Through Playwright, web automation enables the assistant to manage browser tasks. The assistant interacts with page elements like buttons and forms, opens websites, conducts information searches, and extracts page content. Automated web interaction is supported by both graphical and headless browser modes.
Another essential component of the system is developer productivity. Nami Assistant uses a secure local WebSocket bridge to interface with Visual Studio Code. Voice commands are used by users to manage projects, write functions, edit code, and create files. This feature facilitates hands-free development and quicker coding workflows.
Each service in the distributed local design architecture is responsible for a particular task. The orchestrator oversees system coordination, audio input, and request routing. Tool execution, VS Code integration, desktop automation, and browser automation are all handled by different services. Performance, debugging, and scalability are all enhanced by this division.
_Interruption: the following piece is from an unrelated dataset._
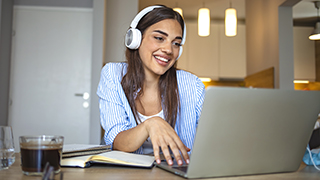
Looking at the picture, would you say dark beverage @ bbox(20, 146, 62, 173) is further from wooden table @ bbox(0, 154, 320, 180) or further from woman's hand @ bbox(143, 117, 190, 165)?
woman's hand @ bbox(143, 117, 190, 165)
Low latency and privacy are top priorities for Nami Assistant. The majority of processing, including automation logic and speech recognition, is done locally on the user's computer. For reasoning tasks, external AI services are still optional. This method preserves quick response times while safeguarding user data.
The project shows how to combine browser control, system automation, speech processing, and developer tools into a single voice-driven interface. It offers a basis for upcoming additions like more tools, enhanced natural language processing, and support for cross-platform automation.